2020-10-13 11:42:24 | 健康・病気

新聞記者をしていたので、取材で一度しか会わない人はよくあります。その人の名前も忘れてしまったのに、その人が話したことがその後の取材のありかたの指針になりました。

初任地の高松市でのことです。なんの取材で行ったのかも忘れたのですが、精神病院を訪ねたことがあります。中年男性の院長の案内を受けながら、鉄格子の中の入院患者を見て回りました。壁にフランス語やドイツ語を書き連ねている男性がいました。「彼は割りばしで刺して人を殺しました。語学は天才的な人です」と院長は話しました。

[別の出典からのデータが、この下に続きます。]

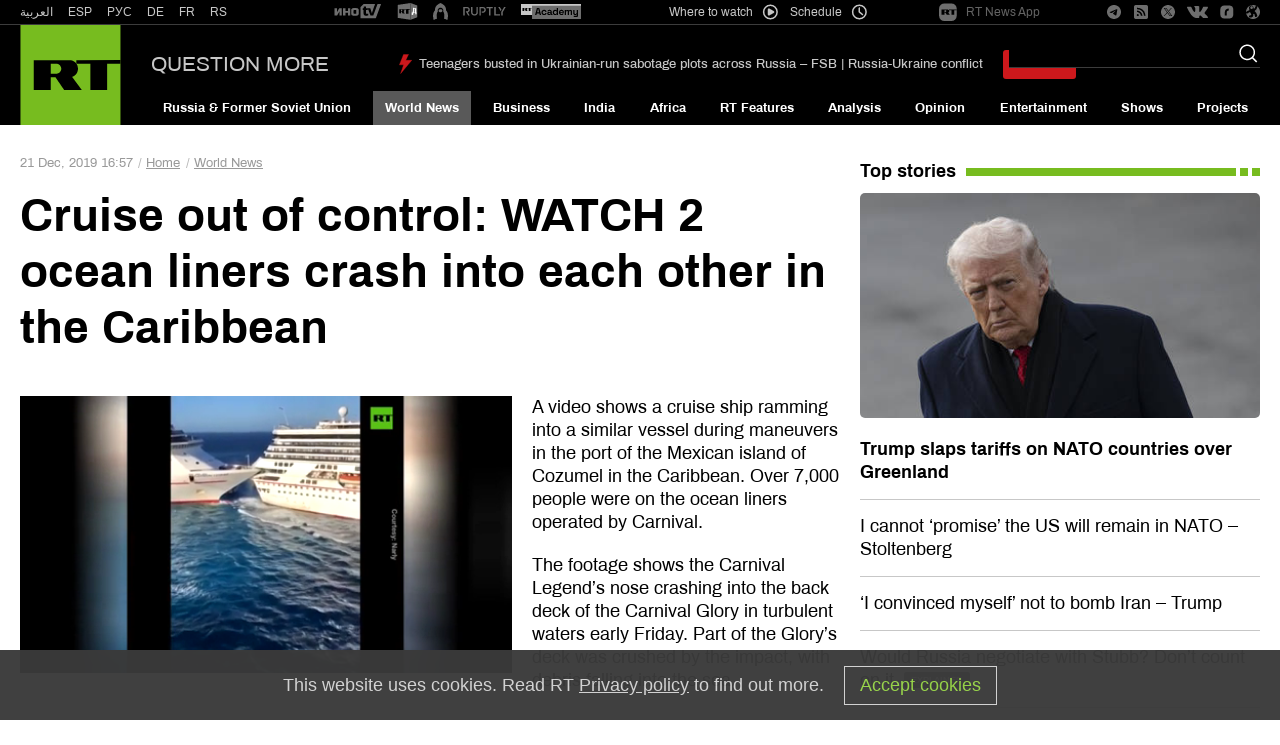

--- FILE ---
content_type: text/javascript; charset=UTF-8
request_url: https://cdn.dmtgvn.com/wrapper/js/manager.js?pid=880ca144-da2d-42d5-918a-bc6aa4fbd9c3
body_size: 1233
content:
(function (c) {
    if (isEngineInited()){
        return;
    }

    let script = document.createElement('script');
    script.type = 'text/javascript';
    script.async = 1;
    script.src = c.managerUrl;
    script.dataset.roxotInited = 'true';

    let head = document.getElementsByTagName('head')[0];
    head.insertBefore(script, head.firstChild);

    window.rom = window.rom || {cmd: [], icmd: []};
    window.rom.icmd = window.rom.icmd || [];
    window.rom.icmd.push(c);

    function isEngineInited(){
        return  document.querySelectorAll('[data-roxot-inited]').length;
    }
})({"publisherId":"880ca144-da2d-42d5-918a-bc6aa4fbd9c3","publisher":"Rt.com","adBlockMode":"iframe","iframeSspList":["adfox"],"managerUrl":"https:\/\/cdn-c.skcrtxr.com\/wrapper\/js\/common-engine.js?v=s-964ddded-75b6-4dda-a930-e81de2aee578","wrapperUrl":"https:\/\/cdn-c.skcrtxr.com\/wrapper\/js\/wrapper.js?v=s-964ddded-75b6-4dda-a930-e81de2aee578","placementConfigTemplate":"https:\/\/cdn.skcrtxr.com\/wrapper-builder\/placement\/__PLACEMENT_ID__?v=d-1699620190","gfsPlacementOptionsTemplate":"https:\/\/ad-pixel.ru\/wrapper-builder\/gfs-placement\/__PLACEMENT_ID__?v=d-1699620190","isLanguageSpecific":false,"hostConfig":{"rt.com":{"wrapperOptions":[],"isAcceptableAdsEnabled":false},"russian.rt.com":{"wrapperOptions":[],"isAcceptableAdsEnabled":false},"de.rt.com":{"wrapperOptions":[],"isAcceptableAdsEnabled":false},"francais.rt.com":{"wrapperOptions":[],"isAcceptableAdsEnabled":false},"actualidad.rt.com":{"wrapperOptions":{"prebidAnalyticsIntegration":{"auctionSettings":{"isNeedToSend":true,"sampleCoefficient":100},"impressionSettings":{"isNeedToSend":true,"sampleCoefficient":100}}},"isAcceptableAdsEnabled":false},"arabic.rt.com":{"wrapperOptions":{"prebidAnalyticsIntegration":{"auctionSettings":{"isNeedToSend":true,"sampleCoefficient":500},"impressionSettings":{"isNeedToSend":true,"sampleCoefficient":500}}},"isAcceptableAdsEnabled":false}},"isBrowserSpecific":false,"isOsSpecific":false,"isDeviceTypeSpecific":true,"isGeoSpecific":false,"isGetParamSpecific":false,"dynamicUrlTemplate":"","wrapperConfig":{"uMeta":{"enabled":true},"prebidAnalyticsIntegration":{"enabled":true,"publisherId":"92707dda-5614-4d3a-b4f5-531645d13ecf","auctionSettings":{"isNeedToSend":true,"sampleCoefficient":50},"impressionSettings":{"isNeedToSend":true,"sampleCoefficient":50}},"engineFileName":"roxot-common-engine.js","universalPlaceHolder":{"enabled":false},"prebid":{"adjustment":{"mytarget":0.2,"otm":0.85,"rubicon":0.4,"segmento":0.75,"criteo":0.85},"path":"https:\/\/cdn.dmtgvn.com\/wrapper\/js\/prebid.js?v=s-964ddded-75b6-4dda-a930-e81de2aee578"},"adfox":{"hb":{"biddersMap":{"betweenDigital":"1749489","myTarget":"1749495","otm":"1749502","segmento":"1749486","adriver":"1749497","getintent":"1749562","criteo":"1749499","rtbhouse":"1749498"},"timeout":1000}},"videojsLibs":{"path":"https:\/\/cdn.dmtgvn.com\/wrapper\/js\/video-libs.js?v=s-964ddded-75b6-4dda-a930-e81de2aee578"},"pageUrlVariableName":"roxotPlusPageUrl","stubVideoPath":"https:\/\/cdn.dmtgvn.com\/wrapper\/js\/video-ad?v=s-964ddded-75b6-4dda-a930-e81de2aee578","adfoxIntegrationType":"common","yandexIntegrationType":"common","openRtbHost":"https:\/\/openrtb.skcrtxr.com"},"lazyLoading":[],"geoSpecificUrl":"https:\/\/openrtb.skcrtxr.com\/def-g","openRtbApiGetUserInfoUrl":"https:\/\/skcrtxr.com\/open-rtb-api\/get-user-bidders-info","syncCookiesUrl":"https:\/\/csync.skcrtxr.com\/user-sync-api\/sync","monetizationStatsUrl":"https:\/\/worker.sttsmntz.ru\/stats\/format","umeUrl":"https:\/\/bidder.skcrtxr.com\/get-imp","umeCryptoUrl":"https:\/\/bidder.skcrtxr.com\/crypto\/get-imp","cpmGridUrl":"https:\/\/grid.skcrtxr.com\/c"})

精神病院での取材は初めてなので、あれやこれやといろいろな角度から聞きました。素人記者の質問に丁寧に答えてくれた院長は最後に「君はストーリーをつくって取材をしていないのがいい」と言いました。

記者家業が長くなると、記事のストーリーを初めから描いて、それに合ったデータを集めるようになるといわれます。取材に時間がかからないうえ、掲載記事の扱いも想定できるからです。記事は「10聴いて1書く」と指導されますが、「1聴いて1書く」ができれば実に効率的です。

院長が言った「ストーリーをつくった取材をしない」が、私のその後の取材姿勢になりました。